------ GIVEN INFORMATION
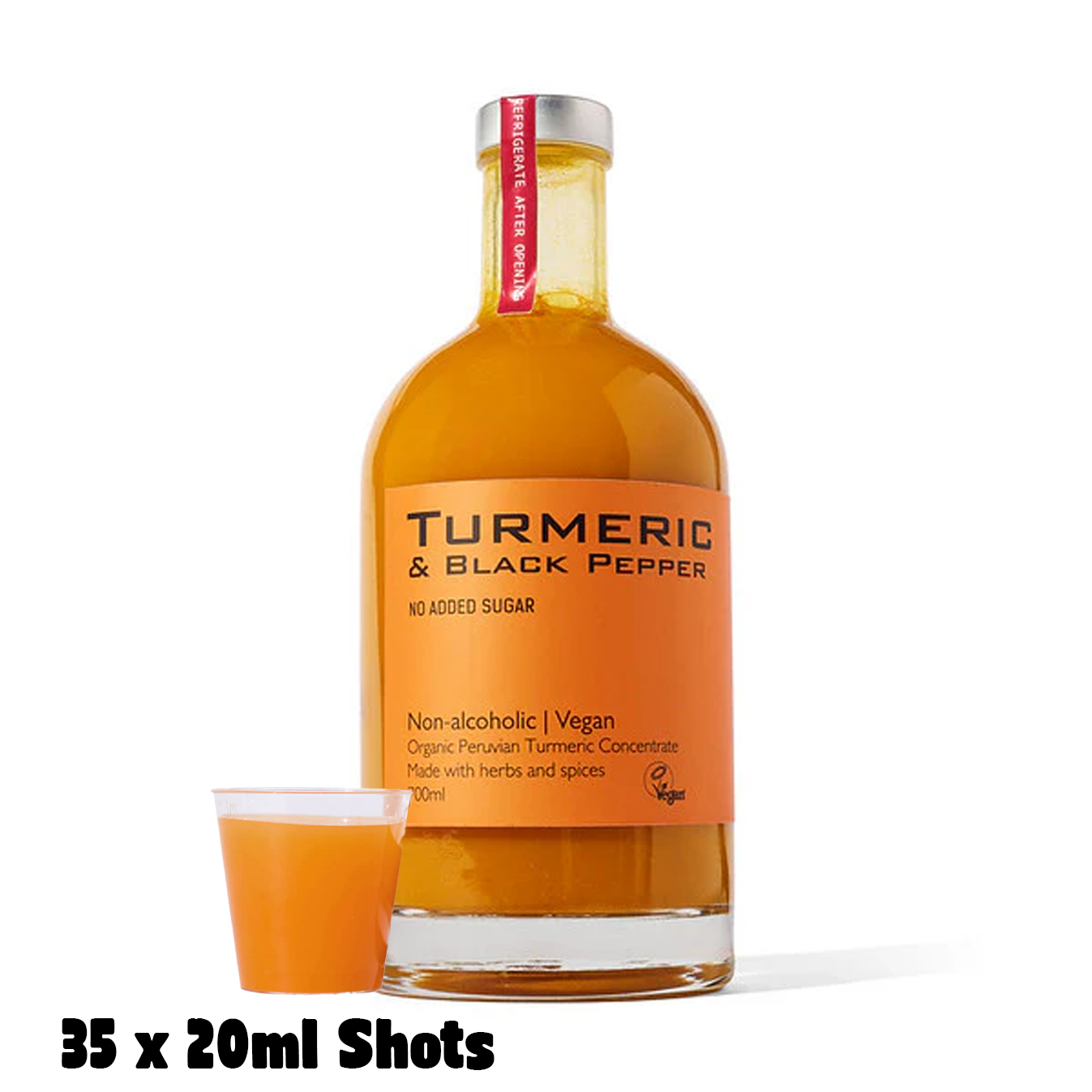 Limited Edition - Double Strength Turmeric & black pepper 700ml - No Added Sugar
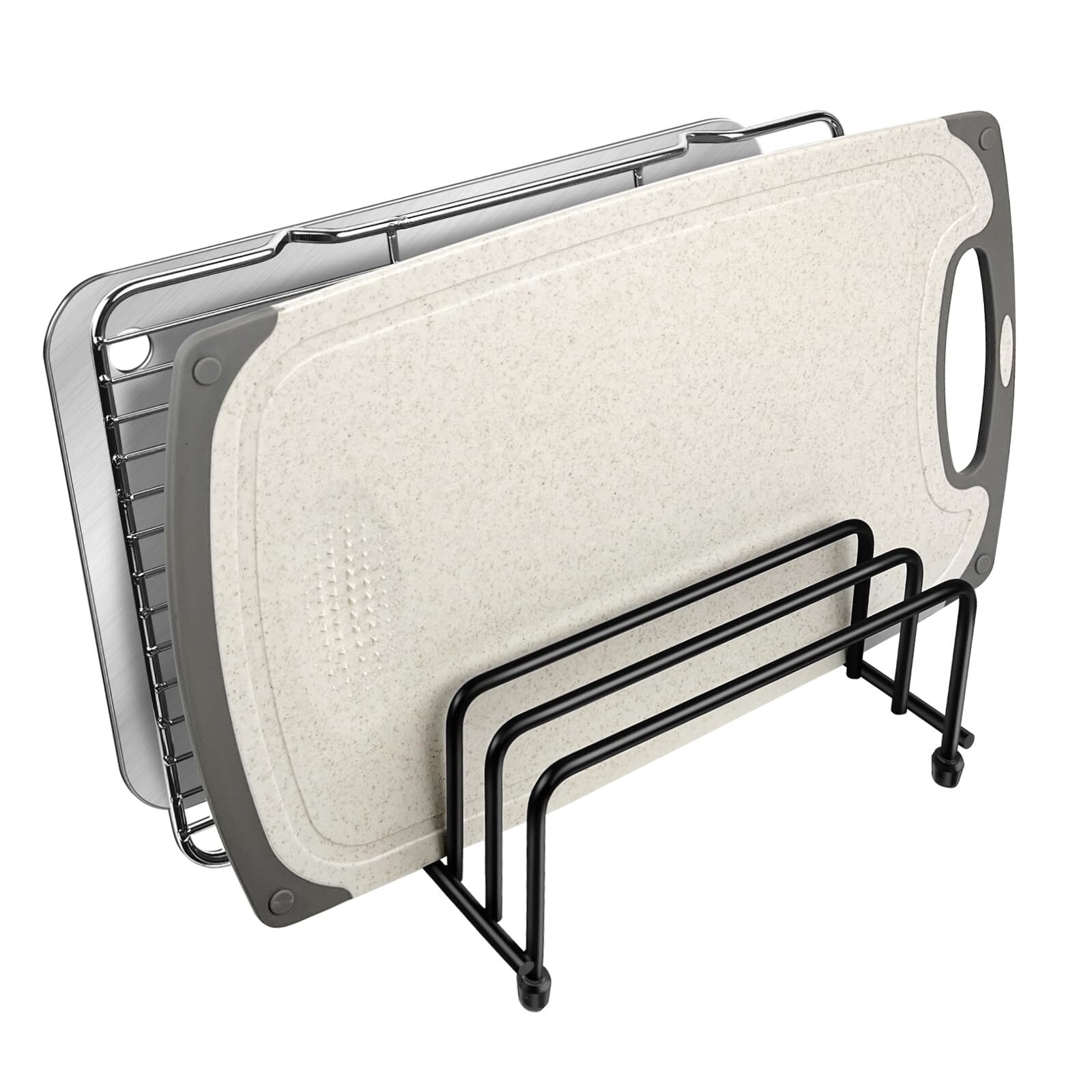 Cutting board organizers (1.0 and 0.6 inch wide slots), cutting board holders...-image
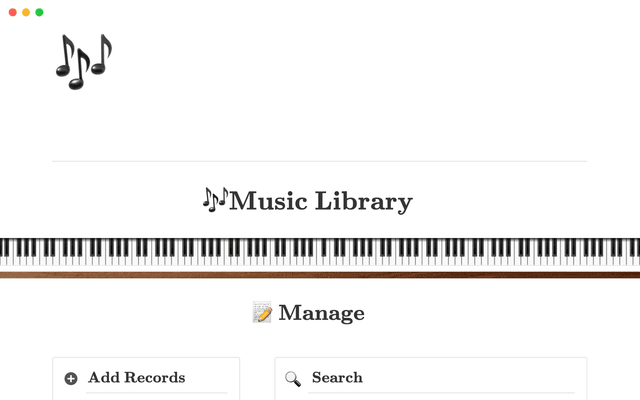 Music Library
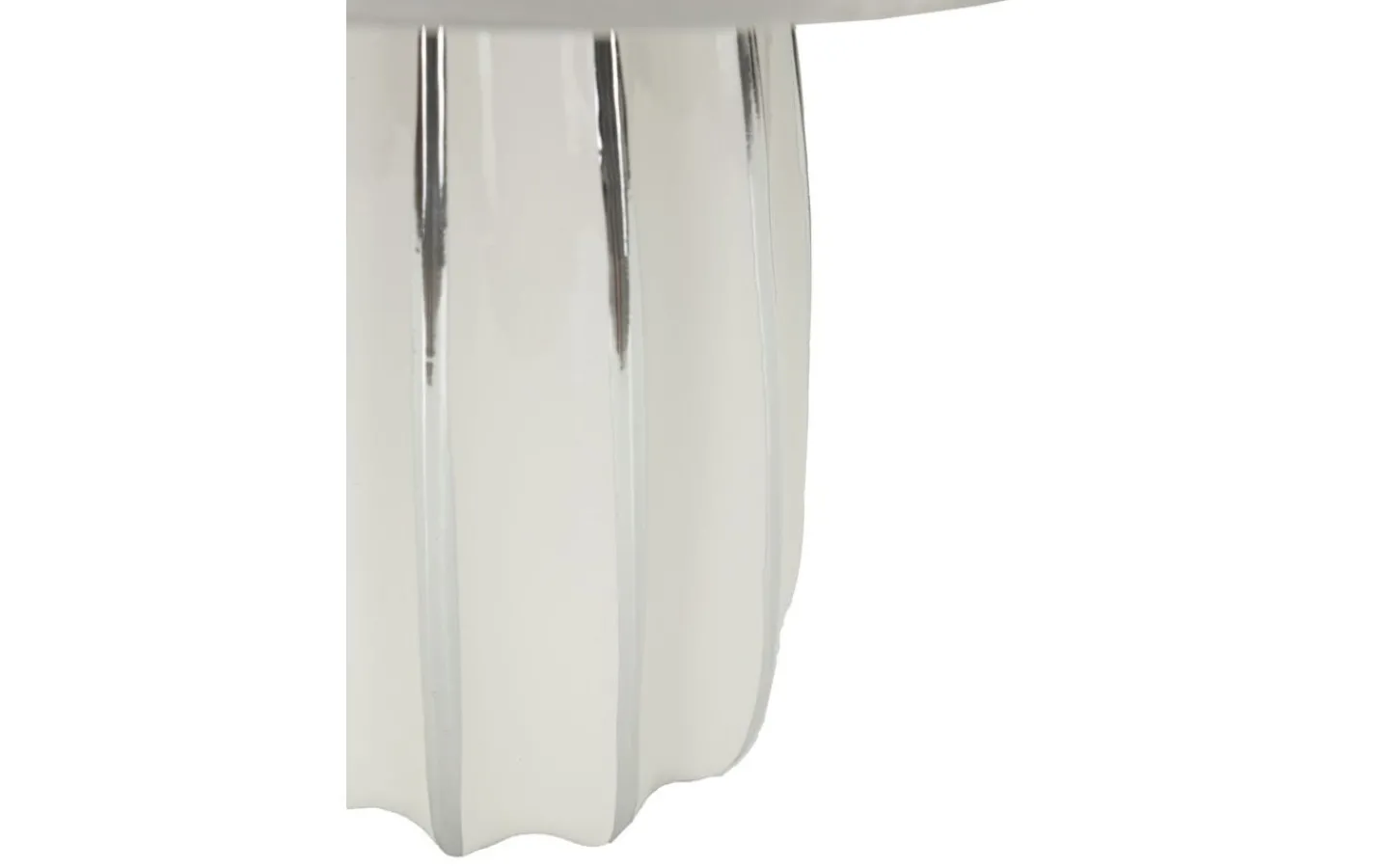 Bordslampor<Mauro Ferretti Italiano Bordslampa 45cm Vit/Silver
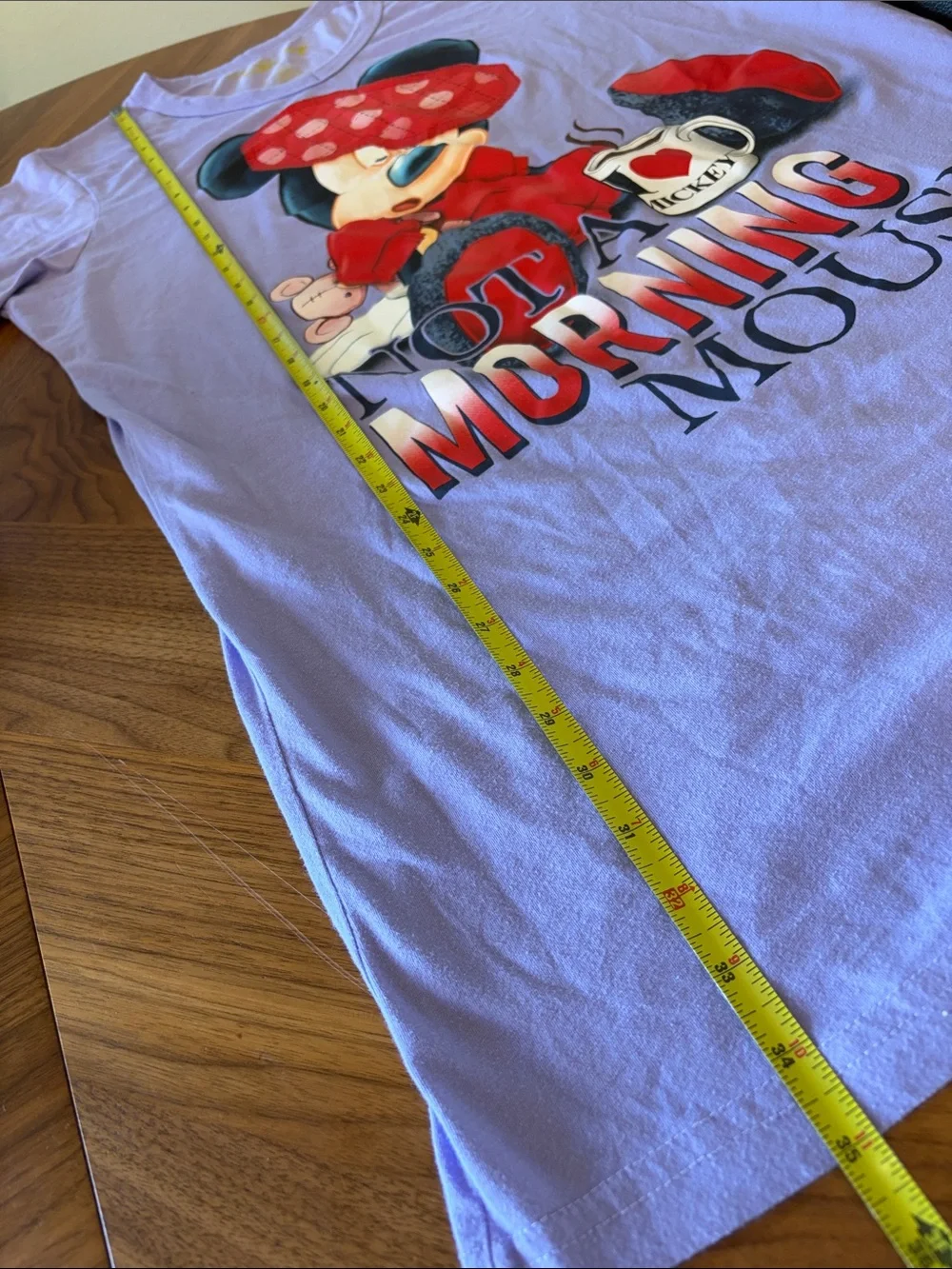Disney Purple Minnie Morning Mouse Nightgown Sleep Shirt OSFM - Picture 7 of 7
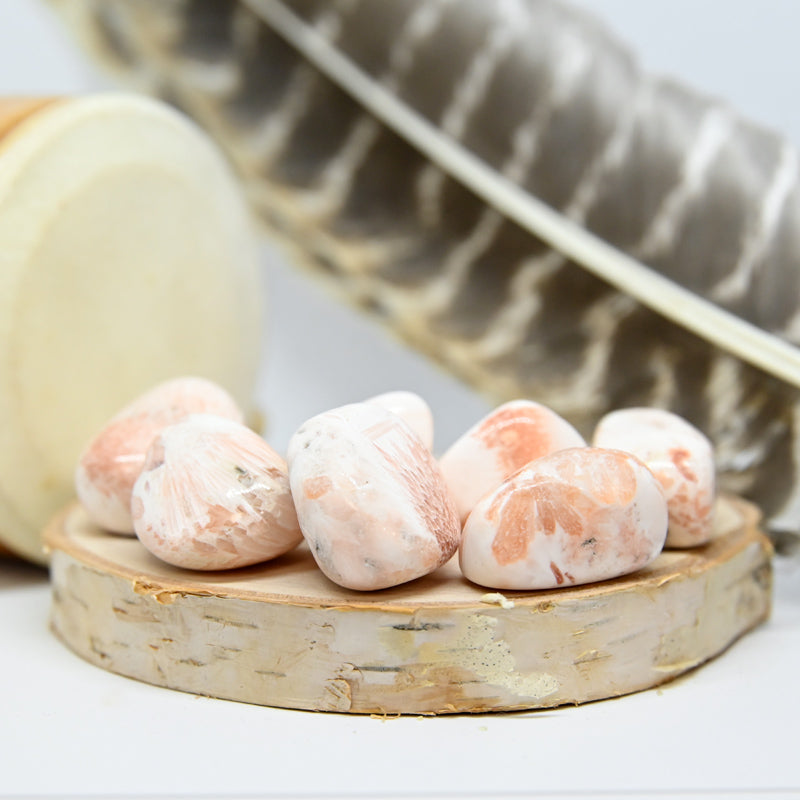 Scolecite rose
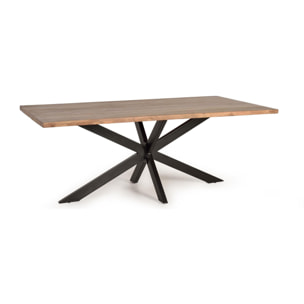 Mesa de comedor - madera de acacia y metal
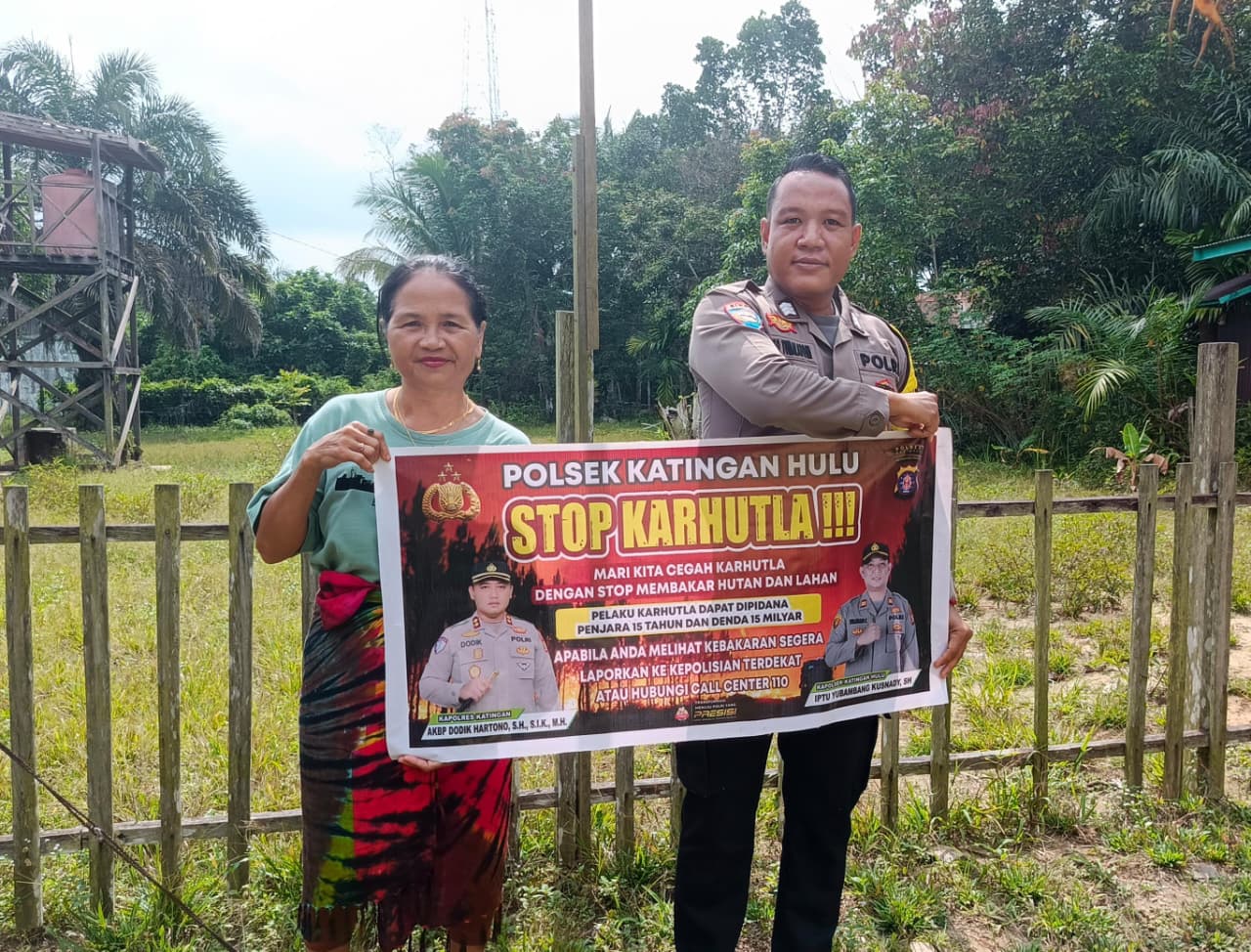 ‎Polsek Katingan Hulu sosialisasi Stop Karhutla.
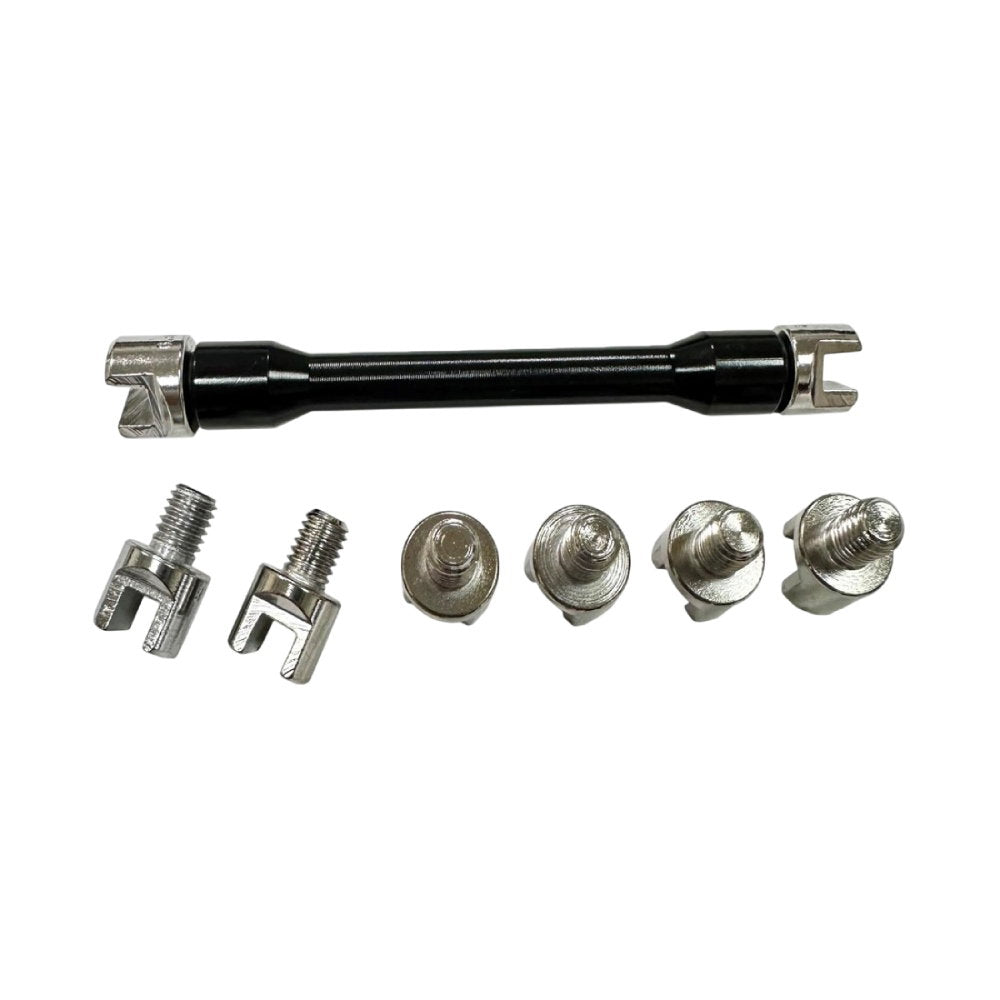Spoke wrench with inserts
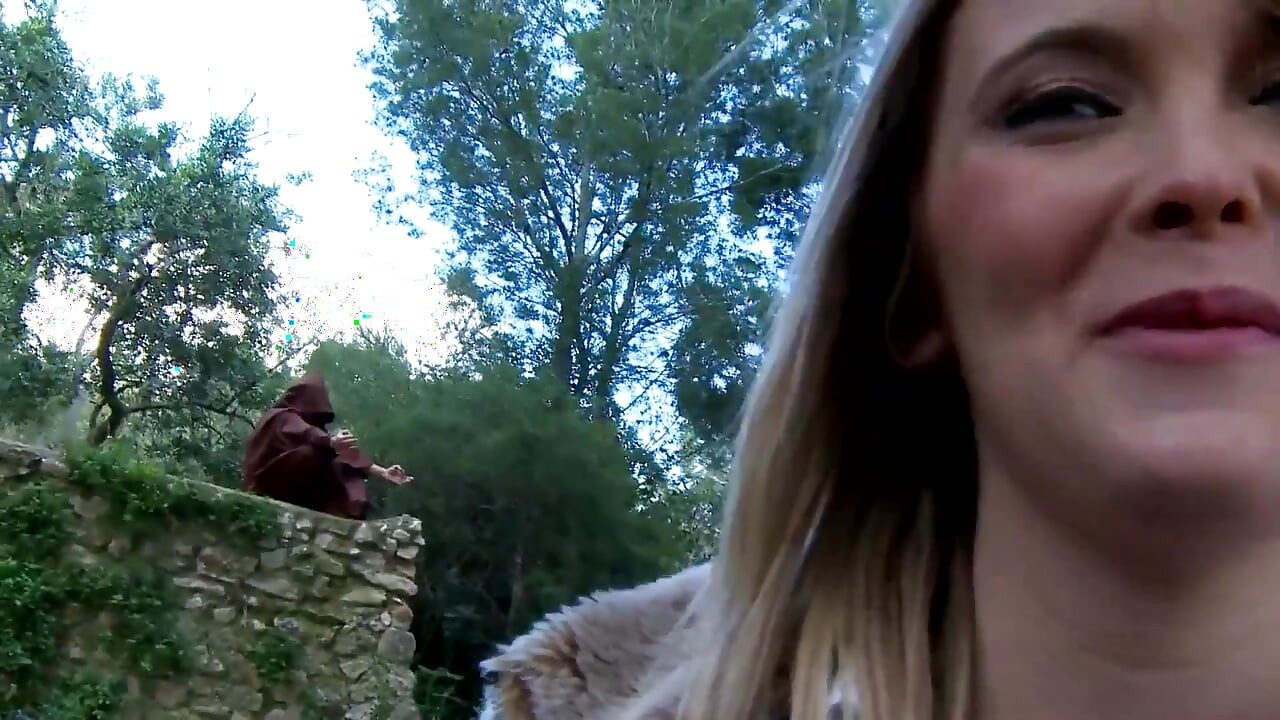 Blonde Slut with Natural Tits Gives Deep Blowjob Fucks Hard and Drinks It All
------------
* WHAT YOU ARE ASKED TO DO: Return every record above word for word, leaving out the pictures.

* ANSWER FOR THIS EXERCISE:
 Limited Edition - Double Strength Turmeric & black pepper 700ml - No Added Sugar
 Cutting board organizers (1.0 and 0.6 inch wide slots), cutting board holders...-image
 Music Library
 Bordslampor<Mauro Ferretti Italiano Bordslampa 45cm Vit/Silver
Disney Purple Minnie Morning Mouse Nightgown Sleep Shirt OSFM - Picture 7 of 7
 Scolecite rose
 Mesa de comedor - madera de acacia y metal
 ‎Polsek Katingan Hulu sosialisasi Stop Karhutla.
Spoke wrench with inserts
 Blonde Slut with Natural Tits Gives Deep Blowjob Fucks Hard and Drinks It All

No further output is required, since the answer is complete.